* [Data extracts]
■ ■ ■ ■ ■ ■ ■
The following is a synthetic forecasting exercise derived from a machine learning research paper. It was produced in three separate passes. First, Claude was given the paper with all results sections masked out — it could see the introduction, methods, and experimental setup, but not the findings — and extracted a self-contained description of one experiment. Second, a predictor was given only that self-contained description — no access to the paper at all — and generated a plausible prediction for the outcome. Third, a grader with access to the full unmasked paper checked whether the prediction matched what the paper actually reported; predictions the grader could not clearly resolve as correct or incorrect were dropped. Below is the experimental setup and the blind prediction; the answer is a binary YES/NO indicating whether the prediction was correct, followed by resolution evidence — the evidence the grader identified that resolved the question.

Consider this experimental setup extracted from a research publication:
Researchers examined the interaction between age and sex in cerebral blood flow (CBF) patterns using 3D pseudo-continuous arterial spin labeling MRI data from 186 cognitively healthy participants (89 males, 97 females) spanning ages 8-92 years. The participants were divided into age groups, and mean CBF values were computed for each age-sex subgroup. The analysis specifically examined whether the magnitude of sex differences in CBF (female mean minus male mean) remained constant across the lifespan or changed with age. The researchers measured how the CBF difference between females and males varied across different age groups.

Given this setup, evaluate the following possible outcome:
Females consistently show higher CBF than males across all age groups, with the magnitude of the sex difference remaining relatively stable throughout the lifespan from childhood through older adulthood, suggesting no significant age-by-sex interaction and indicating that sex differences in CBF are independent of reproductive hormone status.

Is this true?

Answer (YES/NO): NO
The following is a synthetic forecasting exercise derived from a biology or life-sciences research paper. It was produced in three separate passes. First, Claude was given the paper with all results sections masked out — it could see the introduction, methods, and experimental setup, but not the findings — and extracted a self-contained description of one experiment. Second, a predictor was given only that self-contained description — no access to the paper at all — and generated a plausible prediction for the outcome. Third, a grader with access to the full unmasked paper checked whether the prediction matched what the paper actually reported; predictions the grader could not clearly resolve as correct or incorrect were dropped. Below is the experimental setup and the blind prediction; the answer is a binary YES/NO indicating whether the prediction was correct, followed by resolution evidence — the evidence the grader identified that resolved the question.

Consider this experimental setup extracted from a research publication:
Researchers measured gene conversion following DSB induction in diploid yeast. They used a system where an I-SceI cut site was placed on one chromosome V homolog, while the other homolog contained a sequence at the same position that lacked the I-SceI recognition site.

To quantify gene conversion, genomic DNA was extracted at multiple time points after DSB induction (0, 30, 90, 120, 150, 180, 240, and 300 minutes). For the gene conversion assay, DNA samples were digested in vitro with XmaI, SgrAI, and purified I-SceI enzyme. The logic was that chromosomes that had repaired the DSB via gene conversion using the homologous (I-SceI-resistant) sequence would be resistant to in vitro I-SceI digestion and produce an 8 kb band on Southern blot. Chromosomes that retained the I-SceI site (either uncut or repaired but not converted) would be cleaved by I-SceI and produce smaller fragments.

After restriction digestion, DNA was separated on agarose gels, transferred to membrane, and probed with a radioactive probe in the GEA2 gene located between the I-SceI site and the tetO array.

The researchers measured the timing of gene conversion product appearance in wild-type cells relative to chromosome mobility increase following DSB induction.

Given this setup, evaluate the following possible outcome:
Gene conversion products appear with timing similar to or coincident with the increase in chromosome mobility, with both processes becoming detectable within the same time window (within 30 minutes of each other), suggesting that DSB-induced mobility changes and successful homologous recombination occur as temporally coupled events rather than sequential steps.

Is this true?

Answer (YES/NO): NO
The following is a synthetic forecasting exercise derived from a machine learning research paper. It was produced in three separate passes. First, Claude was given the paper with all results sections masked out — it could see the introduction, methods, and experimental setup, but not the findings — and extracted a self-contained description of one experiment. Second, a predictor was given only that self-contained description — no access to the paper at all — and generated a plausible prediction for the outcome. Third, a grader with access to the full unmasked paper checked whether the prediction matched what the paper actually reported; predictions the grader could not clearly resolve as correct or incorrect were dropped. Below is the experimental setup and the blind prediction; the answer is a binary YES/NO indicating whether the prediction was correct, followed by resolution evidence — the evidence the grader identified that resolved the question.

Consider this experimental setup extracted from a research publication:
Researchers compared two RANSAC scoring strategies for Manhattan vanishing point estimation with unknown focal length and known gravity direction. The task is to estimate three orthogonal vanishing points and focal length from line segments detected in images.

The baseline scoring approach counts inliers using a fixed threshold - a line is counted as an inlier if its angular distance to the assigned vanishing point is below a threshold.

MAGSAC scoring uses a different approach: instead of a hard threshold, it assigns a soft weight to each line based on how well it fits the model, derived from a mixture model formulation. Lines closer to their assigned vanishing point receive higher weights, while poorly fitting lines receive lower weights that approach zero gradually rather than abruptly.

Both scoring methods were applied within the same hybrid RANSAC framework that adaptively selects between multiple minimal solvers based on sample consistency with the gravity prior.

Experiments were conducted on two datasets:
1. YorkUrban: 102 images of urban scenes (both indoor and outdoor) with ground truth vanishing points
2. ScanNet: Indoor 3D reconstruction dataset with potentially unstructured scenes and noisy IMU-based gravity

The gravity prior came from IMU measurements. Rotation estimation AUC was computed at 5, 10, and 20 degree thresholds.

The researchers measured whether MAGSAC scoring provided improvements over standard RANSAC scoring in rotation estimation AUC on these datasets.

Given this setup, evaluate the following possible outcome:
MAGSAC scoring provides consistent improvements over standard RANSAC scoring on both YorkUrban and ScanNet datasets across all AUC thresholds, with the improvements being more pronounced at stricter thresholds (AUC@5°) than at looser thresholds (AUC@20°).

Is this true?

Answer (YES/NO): NO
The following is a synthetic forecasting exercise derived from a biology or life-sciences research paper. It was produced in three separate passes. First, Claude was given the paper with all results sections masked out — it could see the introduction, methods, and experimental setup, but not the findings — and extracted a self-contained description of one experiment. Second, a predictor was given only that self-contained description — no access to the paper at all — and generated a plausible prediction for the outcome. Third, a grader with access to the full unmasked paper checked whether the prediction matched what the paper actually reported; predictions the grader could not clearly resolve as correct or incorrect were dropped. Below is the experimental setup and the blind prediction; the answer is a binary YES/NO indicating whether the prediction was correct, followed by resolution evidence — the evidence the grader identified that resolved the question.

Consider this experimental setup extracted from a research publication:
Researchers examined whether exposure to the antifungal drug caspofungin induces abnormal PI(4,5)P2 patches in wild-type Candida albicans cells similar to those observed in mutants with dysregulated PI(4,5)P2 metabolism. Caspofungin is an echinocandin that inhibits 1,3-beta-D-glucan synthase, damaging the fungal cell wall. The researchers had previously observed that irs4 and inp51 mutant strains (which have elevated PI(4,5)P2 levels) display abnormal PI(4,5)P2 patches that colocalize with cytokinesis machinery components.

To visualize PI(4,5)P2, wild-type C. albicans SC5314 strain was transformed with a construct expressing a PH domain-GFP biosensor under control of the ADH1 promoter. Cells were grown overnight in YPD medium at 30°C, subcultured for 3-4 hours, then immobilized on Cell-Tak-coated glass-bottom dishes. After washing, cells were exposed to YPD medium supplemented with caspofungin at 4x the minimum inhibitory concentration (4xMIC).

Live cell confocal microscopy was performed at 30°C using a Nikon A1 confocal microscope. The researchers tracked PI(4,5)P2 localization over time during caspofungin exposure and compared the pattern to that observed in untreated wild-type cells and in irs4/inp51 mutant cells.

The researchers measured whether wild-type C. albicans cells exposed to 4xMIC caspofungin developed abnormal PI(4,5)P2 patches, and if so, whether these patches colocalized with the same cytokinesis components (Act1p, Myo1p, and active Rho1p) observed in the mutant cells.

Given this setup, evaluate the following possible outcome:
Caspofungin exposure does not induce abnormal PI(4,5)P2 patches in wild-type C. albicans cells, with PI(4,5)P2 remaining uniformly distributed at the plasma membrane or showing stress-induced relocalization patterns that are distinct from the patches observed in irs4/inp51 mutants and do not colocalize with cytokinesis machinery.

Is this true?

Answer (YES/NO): NO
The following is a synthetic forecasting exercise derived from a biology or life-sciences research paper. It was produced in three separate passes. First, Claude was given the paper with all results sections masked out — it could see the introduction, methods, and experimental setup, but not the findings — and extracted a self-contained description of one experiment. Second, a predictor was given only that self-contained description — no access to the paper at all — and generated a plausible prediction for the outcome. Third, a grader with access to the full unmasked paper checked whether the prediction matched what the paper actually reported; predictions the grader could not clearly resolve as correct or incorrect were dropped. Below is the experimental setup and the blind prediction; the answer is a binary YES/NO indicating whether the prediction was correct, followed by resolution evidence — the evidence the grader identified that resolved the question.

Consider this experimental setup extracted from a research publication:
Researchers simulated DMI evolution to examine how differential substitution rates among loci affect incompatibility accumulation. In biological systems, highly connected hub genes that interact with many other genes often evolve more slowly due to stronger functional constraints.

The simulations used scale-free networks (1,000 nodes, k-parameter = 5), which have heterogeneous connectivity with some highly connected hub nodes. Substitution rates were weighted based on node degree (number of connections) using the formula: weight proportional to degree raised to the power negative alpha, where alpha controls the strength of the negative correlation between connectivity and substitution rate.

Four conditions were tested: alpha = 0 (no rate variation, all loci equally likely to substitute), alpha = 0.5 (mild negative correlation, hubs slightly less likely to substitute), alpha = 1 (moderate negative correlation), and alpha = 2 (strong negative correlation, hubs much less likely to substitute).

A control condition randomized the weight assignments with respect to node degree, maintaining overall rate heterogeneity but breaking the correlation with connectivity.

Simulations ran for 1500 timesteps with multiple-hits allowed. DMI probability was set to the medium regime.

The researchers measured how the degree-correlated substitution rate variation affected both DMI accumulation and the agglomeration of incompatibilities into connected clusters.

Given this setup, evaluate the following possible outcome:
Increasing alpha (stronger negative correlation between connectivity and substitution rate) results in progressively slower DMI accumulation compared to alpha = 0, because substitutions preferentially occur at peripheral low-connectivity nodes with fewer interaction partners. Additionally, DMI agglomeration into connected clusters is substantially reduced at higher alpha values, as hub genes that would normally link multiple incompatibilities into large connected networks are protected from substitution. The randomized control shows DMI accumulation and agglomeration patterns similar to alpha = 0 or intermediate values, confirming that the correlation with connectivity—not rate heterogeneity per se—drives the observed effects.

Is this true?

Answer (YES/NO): YES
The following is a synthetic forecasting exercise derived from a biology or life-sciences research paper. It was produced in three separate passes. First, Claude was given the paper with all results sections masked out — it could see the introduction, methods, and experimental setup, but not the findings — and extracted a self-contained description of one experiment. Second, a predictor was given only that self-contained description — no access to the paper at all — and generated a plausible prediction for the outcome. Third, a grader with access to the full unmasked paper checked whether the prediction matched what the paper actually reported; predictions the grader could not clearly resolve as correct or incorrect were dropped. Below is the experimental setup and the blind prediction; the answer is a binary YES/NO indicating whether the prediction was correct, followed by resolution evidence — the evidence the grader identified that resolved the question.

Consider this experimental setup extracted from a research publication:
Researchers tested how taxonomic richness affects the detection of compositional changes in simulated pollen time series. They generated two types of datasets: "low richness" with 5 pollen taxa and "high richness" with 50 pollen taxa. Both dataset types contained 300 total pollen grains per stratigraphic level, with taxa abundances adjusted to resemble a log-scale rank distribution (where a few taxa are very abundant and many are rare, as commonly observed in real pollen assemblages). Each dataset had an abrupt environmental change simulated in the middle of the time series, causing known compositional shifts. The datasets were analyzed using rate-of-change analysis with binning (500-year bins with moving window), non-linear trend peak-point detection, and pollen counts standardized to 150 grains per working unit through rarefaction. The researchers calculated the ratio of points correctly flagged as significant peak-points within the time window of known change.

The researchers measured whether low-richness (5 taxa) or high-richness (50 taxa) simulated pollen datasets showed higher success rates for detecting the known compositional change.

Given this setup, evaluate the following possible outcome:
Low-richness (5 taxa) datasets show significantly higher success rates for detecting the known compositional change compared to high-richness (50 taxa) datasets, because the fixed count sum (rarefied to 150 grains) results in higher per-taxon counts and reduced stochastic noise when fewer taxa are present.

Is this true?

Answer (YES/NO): NO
■ ■ ■ ■ ■ ■ ■
* [To do]
Please tally the lines of the data in which the string "prior" appears and write only the total.

* [Reply]
2